Very nice indeed Chris.

I have not tried my hand at puzzle cutting as yet, but your work inspires me to have a go - it is just that I get so little time, and there are so many things I want to cut....

Regards

Gary


----------



## Carter Johnson (11 May 2007)

Chris....

Simply fantasmagorical! (I learned that word 30+ years ago from a minister and I've saved it for occasions such as this).

Carter


----------



## Brucio (12 May 2007)

This is Brilliant!
I'd love to create something like that.
And maybe I will, if I live long enough!
Bruce


----------



## Woodmagnet (12 May 2007)

Chris that is


----------



## chrispuzzle (13 May 2007)

Thank you all for the compliments, it's always heartening.

Gill, I discovered that the whimsies are especially good for breaking up areas of the same colour and making them more fun to assemble. I have always hated assembling the great expanse of sky in most commercial cardboard puzzles.
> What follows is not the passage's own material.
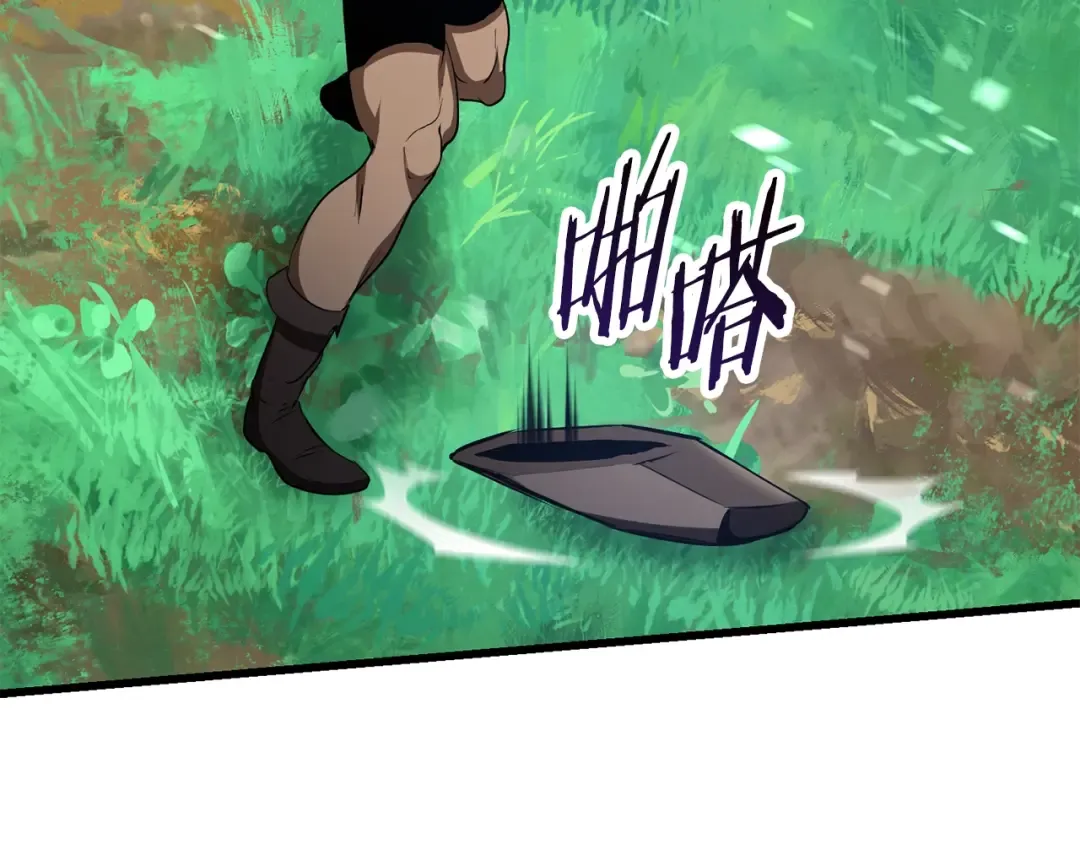 第76话 人性测试 第198页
Brucio, if you want to make puzzles like that, I'm confident you will. I am sure it takes less technical skill to cut Tulips than you need to cut your puzzle boxes. But you will, eventually, want as good a blade as you can find in order to make the small, tight turns. I use Flying Dutchman "Superior Puzzle Blades" which I know many other puzzle cutters use also. Mike's Workshop sells them http://www.mikesworkshop.com/blades.htm and although he is based in the USA, the postage is inexpensive and the exchange rate works in our favour.

Chris


----------



## Brucio (13 May 2007)

Thanks Chris,
I've read about these blades, but know nothing about them.
But I'll have a look at this.
bruce


----------